The trust was due to go live with the EPR on July 1 but was forced to postpone due to the impact of the cyber-attack in the organisation. The ransomware’s effects included complete loss of IT systems and some telephony systems.
Anthony Lundrigan, chief information officer at East and North Herts, confirmed it has now gone live with DXC Technology’s Lorenzo “following many weeks of detailed preparations.”
“From a technical point of view, Lorenzo’s launch was successful, and overall the trust’s staff have engaged positively with the change”, Lundrigan said.

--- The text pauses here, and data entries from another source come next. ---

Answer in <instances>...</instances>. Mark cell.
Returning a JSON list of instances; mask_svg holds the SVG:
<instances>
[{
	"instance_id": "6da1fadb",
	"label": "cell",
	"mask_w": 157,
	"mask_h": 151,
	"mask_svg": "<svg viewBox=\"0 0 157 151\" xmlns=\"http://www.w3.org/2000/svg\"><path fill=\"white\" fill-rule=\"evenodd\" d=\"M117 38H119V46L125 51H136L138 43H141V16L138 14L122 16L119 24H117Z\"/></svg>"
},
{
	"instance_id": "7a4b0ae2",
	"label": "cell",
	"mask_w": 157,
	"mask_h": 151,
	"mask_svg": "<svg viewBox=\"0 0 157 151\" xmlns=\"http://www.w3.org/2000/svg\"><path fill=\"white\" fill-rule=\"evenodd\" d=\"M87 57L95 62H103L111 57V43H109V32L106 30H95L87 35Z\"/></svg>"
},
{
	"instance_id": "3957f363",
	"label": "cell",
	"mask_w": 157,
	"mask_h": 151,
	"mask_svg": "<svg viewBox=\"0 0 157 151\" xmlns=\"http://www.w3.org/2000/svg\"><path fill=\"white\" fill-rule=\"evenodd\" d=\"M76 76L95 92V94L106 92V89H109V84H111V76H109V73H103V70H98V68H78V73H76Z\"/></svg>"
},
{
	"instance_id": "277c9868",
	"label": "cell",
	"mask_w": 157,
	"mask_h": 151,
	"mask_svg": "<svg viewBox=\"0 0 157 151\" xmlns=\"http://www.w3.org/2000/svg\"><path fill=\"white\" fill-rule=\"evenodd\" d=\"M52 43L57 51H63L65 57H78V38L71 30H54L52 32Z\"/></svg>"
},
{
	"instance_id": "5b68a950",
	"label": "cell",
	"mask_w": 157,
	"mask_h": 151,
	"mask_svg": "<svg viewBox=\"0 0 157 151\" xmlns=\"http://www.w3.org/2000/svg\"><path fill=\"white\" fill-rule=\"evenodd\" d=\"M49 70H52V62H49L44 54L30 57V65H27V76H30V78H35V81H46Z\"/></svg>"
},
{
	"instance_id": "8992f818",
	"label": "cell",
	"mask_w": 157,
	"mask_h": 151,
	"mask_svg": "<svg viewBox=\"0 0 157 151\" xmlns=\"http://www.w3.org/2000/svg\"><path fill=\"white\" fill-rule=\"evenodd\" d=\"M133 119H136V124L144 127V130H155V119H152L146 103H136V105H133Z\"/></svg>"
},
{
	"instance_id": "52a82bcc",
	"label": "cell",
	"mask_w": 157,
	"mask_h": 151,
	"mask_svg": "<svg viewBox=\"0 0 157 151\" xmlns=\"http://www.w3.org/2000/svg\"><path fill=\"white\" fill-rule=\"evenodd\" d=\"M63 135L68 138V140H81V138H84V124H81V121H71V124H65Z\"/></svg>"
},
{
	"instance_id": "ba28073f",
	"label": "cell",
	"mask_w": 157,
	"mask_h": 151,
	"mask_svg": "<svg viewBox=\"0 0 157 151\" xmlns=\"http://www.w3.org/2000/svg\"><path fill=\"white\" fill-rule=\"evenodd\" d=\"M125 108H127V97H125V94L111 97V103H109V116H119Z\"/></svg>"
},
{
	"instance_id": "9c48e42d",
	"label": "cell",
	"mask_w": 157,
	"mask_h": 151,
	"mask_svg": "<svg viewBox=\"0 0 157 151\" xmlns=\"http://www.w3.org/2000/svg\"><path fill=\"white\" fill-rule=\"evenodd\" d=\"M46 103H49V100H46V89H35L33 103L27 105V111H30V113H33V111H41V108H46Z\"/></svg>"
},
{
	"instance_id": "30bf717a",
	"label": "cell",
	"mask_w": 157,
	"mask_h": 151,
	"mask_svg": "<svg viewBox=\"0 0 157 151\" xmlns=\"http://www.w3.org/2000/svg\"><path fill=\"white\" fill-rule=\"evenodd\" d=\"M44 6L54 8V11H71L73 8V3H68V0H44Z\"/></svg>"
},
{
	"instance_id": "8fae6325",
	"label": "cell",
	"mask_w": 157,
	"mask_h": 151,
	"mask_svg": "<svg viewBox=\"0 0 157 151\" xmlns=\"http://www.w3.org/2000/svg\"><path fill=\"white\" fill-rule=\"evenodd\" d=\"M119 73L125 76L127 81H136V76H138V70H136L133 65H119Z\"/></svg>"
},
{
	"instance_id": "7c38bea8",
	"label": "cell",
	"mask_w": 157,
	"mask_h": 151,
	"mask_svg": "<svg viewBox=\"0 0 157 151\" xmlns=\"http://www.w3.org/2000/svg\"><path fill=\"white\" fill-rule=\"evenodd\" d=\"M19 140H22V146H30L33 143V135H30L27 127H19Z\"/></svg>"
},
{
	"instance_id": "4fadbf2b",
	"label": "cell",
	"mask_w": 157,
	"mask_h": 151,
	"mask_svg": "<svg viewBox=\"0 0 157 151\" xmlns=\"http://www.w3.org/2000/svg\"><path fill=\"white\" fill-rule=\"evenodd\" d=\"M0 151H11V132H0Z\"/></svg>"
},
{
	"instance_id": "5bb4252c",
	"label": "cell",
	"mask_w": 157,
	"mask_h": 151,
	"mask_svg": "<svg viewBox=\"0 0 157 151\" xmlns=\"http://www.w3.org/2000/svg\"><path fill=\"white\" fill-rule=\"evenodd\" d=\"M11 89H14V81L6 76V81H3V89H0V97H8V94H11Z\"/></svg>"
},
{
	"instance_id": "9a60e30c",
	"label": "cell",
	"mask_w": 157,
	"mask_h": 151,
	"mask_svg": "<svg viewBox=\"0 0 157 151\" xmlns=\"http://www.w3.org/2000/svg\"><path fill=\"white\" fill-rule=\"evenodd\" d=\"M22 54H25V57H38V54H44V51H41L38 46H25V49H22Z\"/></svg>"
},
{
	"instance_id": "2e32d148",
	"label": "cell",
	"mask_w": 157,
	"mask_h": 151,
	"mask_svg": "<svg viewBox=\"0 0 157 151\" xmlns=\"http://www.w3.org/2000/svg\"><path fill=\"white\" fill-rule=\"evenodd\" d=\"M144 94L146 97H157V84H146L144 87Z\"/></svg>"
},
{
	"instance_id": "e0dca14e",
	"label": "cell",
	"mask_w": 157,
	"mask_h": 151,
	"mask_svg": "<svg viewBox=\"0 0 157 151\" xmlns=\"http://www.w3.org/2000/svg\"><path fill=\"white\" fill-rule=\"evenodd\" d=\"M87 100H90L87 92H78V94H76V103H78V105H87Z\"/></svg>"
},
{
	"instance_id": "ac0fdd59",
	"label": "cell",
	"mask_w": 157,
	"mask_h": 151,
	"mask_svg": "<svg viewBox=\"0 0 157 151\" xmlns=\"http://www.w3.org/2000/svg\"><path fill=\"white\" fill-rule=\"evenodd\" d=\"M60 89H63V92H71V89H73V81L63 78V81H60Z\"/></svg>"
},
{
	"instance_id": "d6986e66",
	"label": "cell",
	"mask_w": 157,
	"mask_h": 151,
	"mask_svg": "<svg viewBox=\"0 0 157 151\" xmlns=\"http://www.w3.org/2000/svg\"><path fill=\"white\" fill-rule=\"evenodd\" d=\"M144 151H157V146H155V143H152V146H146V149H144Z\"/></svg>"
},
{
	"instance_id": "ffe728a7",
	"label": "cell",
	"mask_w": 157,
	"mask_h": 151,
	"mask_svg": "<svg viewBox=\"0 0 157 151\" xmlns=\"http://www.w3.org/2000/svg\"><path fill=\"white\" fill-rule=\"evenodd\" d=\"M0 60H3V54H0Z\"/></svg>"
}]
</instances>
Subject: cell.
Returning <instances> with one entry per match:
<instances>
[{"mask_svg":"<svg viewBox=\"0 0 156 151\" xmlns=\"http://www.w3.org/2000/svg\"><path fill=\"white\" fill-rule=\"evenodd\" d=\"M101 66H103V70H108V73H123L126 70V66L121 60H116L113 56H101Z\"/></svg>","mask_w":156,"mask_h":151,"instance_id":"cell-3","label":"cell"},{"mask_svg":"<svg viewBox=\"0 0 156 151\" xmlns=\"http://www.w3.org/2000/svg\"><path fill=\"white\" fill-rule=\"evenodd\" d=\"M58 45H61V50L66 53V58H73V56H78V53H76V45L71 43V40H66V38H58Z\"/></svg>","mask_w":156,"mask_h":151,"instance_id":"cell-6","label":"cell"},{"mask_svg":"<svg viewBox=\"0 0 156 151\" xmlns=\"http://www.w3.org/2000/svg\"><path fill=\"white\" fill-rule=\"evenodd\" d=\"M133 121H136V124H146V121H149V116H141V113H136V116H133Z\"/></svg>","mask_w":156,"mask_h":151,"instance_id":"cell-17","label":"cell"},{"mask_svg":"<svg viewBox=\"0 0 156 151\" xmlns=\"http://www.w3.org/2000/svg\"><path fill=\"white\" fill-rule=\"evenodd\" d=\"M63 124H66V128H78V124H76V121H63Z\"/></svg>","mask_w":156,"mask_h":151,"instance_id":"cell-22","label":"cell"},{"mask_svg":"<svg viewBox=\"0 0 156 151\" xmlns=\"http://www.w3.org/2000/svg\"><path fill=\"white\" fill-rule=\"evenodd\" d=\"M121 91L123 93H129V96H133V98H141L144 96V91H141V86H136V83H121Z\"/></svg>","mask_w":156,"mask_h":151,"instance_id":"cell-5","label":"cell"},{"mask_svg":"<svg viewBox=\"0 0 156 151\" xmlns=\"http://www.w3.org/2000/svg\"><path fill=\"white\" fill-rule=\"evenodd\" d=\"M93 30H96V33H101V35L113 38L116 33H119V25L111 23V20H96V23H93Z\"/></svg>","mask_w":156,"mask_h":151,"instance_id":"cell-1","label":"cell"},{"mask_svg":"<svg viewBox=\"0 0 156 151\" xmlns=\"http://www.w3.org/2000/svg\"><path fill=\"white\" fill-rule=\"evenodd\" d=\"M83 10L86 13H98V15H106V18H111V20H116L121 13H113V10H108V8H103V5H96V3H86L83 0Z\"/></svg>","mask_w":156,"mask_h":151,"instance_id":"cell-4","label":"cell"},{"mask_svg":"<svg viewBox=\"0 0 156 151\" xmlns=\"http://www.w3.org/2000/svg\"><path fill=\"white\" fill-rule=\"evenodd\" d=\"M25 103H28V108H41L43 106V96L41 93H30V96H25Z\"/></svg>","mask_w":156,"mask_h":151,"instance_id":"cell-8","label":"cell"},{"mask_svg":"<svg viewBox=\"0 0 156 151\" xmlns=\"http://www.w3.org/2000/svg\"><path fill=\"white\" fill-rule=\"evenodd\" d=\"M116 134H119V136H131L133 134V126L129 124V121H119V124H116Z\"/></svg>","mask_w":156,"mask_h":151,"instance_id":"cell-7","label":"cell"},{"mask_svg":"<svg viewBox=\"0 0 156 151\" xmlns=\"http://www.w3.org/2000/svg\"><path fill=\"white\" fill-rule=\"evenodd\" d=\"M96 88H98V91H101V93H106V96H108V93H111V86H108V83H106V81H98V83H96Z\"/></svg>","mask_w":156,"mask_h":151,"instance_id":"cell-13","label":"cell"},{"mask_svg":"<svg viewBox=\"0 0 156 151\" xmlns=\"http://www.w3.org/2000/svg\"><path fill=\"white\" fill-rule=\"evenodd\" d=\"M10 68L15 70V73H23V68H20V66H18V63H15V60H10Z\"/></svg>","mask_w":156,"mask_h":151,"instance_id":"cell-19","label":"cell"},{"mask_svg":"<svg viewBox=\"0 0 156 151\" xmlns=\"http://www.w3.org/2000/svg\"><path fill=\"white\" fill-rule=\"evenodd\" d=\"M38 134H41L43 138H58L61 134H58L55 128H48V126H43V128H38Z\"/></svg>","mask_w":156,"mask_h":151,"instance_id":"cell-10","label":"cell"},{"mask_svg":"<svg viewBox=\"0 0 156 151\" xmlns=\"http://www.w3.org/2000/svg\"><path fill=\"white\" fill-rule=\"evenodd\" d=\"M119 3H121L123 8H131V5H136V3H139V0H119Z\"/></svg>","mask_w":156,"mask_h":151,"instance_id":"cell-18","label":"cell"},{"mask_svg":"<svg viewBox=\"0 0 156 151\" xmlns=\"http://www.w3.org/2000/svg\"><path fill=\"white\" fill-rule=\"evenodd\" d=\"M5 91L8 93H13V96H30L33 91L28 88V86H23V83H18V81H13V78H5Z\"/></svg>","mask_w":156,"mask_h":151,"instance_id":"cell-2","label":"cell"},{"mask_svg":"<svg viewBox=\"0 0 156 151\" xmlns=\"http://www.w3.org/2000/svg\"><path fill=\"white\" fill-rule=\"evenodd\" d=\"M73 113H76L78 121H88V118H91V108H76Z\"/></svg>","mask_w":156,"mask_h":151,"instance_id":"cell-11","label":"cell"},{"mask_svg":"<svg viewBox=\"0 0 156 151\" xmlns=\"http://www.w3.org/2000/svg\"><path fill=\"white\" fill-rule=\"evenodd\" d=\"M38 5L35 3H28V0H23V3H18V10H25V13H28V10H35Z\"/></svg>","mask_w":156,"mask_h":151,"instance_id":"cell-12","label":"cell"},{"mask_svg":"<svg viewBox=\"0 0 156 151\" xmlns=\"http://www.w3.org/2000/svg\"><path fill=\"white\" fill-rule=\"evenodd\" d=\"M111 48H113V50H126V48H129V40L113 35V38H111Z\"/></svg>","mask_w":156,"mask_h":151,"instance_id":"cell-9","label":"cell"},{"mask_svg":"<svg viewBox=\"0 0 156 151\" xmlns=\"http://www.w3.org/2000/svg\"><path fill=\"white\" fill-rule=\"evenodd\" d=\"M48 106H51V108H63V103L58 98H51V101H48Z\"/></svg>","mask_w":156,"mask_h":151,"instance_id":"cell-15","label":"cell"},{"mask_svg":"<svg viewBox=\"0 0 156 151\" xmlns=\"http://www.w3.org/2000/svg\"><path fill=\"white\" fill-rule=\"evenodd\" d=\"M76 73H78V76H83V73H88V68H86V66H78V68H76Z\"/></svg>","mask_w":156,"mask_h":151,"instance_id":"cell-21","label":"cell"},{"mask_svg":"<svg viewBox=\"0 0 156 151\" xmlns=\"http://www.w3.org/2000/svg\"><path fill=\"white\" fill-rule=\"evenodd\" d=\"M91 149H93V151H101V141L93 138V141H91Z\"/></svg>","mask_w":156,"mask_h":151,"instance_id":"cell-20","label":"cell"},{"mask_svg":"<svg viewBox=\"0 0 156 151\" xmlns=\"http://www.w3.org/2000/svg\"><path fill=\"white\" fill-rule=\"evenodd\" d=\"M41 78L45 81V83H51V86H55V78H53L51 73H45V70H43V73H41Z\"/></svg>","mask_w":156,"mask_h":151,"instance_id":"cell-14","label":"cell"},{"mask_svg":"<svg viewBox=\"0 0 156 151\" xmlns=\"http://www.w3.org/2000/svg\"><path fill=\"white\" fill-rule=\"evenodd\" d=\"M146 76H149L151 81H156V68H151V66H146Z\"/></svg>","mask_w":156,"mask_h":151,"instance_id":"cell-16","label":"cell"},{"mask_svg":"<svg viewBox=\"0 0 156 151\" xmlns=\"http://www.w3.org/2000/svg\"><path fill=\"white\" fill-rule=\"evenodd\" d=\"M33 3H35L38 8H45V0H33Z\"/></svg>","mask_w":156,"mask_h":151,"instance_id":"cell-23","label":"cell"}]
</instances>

“The focus since the launch has been on sorting out the usual teething problems that follow such a major piece of work, as well as supporting staff in applying their training as they get used to working with the new systems.”
The trust’s chief executive Nick Carver said, having spoken to colleagues who have rolled out similar systems in other NHS hospitals across the country, “it is clear that our staff have done very well over the last week or so”.
“We’re now at the point of sorting out the inevitable teething problems that come with such a major project, but I would like to thank our staff publicly for their hard work – and our patients and local GPs for their understanding and patience over the last few days”, Carver said.
Lorenzo was deployed at the trust between September 8 and 11. It forms part of East and North Herts’ digital transformation programme, under which electronic observation system Nervecentre is also being deployed.
The trust provides care for about 500,000 people annually, and operates from four different hospitals.
A number of other organisations have gone live with Lorenzo in recent months. Digital Health News reported on North Staffordshire Combined Healthcare’s implementation in May and deployments at Papworth and at Mid-Essex in June.
Lorenzo was one of the EPRs due to be deployed under the National Programme for IT, but planned deployments ran into repeated development delays.